La victoire de Lewis Hamilton à Barcelone, après deux deuxièmes places de suite à Monaco et au Canada, a propulsé le Britannique de la 5e à la 2e place du championnat et relancé immédiatement une question chez Ferrari : faut-il désormais le traiter comme le pilote prioritaire alors que Charles Leclerc se retrouve à environ 40 points derrière lui au sein de l’équipe ?
Cette série a changé la lecture de la saison. Hamilton a dépassé Lando Norris, Leclerc et George Russell au classement pilotes, tout en réduisant son retard sur le leader Kimi Antonelli de 49 à 41 points. Dans le même temps, la dynamique interne chez Ferrari s’est inversée. Alors qu’Hamilton empilait les gros points, Leclerc a perdu du terrain avec un abandon à Monaco, qu’il a attribué aux freins, puis un accident en qualifications à Barcelone avant une course perturbée par un problème hydraulique suspecté.
Après l’arrivée en Espagne, Leclerc n’a pas contesté le basculement du moment. Charles Leclerc, pilote Ferrari, a salué le résultat de son équipier en expliquant : « C’est formidable pour l’équipe, c’est formidable pour Lewis. » Il a aussi reconnu l’urgence de réagir : « Maintenant, il faut que je sois là-haut avec lui, ce qui n’a pas été le cas depuis le Canada. »
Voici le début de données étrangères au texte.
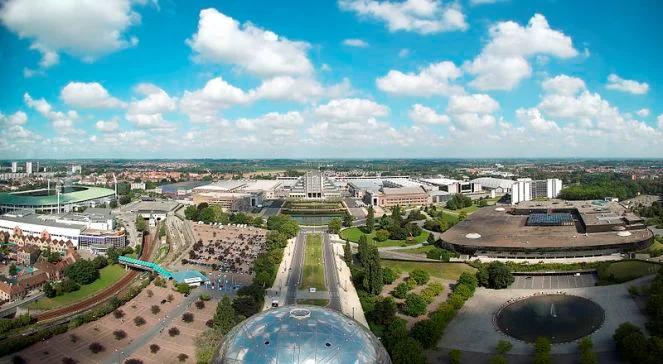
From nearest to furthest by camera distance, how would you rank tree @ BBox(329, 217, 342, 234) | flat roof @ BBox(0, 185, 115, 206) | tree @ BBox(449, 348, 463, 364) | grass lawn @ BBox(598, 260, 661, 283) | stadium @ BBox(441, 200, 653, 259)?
tree @ BBox(449, 348, 463, 364), grass lawn @ BBox(598, 260, 661, 283), stadium @ BBox(441, 200, 653, 259), tree @ BBox(329, 217, 342, 234), flat roof @ BBox(0, 185, 115, 206)

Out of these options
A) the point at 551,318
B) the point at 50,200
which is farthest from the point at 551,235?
the point at 50,200

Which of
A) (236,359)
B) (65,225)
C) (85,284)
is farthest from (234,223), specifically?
(236,359)

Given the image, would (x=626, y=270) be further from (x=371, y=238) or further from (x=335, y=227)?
(x=335, y=227)

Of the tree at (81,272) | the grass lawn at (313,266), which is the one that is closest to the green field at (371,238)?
the grass lawn at (313,266)

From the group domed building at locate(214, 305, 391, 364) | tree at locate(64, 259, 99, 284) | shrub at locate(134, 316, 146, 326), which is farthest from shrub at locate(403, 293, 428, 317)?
tree at locate(64, 259, 99, 284)

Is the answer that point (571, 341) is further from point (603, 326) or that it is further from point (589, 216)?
point (589, 216)

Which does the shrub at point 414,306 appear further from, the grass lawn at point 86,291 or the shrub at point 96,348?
the grass lawn at point 86,291

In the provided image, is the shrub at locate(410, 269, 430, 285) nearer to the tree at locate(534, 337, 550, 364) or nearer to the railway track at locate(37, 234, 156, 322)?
the tree at locate(534, 337, 550, 364)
Le contraste est d’autant plus fort que Jacques Villeneuve se range désormais du côté d’une hiérarchie claire. Jacques Villeneuve, champion du monde 1997, a estimé sur le podcast The F1 Show de Sky Sports que Ferrari devait trancher en faveur d’Hamilton : « Lewis sait comment gagner, et il sait ce que cela demande. Et s’il sent une opportunité, il ne fera aucun cadeau. » Pour Villeneuve, « Ferrari doit se concentrer sur Lewis si elle veut avoir une petite chance de gagner », car « la décision est facile à prendre, parce que Leclerc est assez loin ».
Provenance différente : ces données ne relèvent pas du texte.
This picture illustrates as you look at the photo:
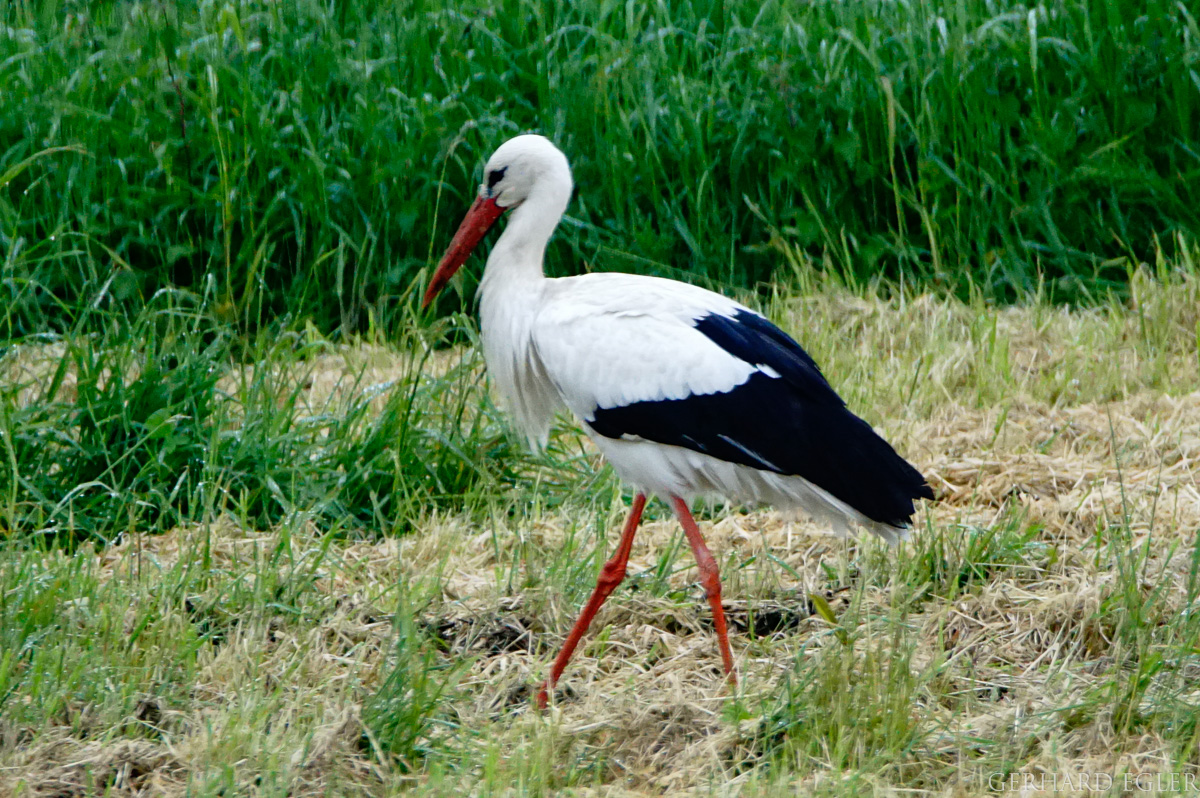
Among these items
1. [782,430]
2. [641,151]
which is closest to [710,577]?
[782,430]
Ce changement de ton n’est pas anodin. En décembre, sur le podcast High Performance, Villeneuve figurait encore parmi les critiques les plus durs d’Hamilton, allant jusqu’à dire que ses titres avaient surtout été gagnés face à des équipiers et que « le seul vrai combat qu’il a eu, c’était contre Nico, et il l’a perdu ». Il jugeait aussi qu’Hamilton semblait s’être « habitué aux années faciles ». Six mois plus tard, sa remontée chez Ferrari a complètement inversé ce jugement.
Frédéric Vasseur, lui, refuse pour l’instant d’alimenter le débat sur un numéro 1. Frédéric Vasseur, directeur de Ferrari, a éludé la question juste après Barcelone : « Je ne suis pas sûr d’avoir envie de répondre à ce genre de question. » Il a rappelé à quel point le regard extérieur avait changé vite : « Il y a deux semaines, probablement, les commentaires disaient que tout était une catastrophe, et maintenant on parle du championnat du monde. C’est la pire approche que je pourrais avoir. » Vasseur a insisté sur la continuité de la méthode Ferrari, en expliquant que l’équipe irait en Autriche « exactement avec la même approche » qu’à Barcelone, sans se projeter dans la course au titre.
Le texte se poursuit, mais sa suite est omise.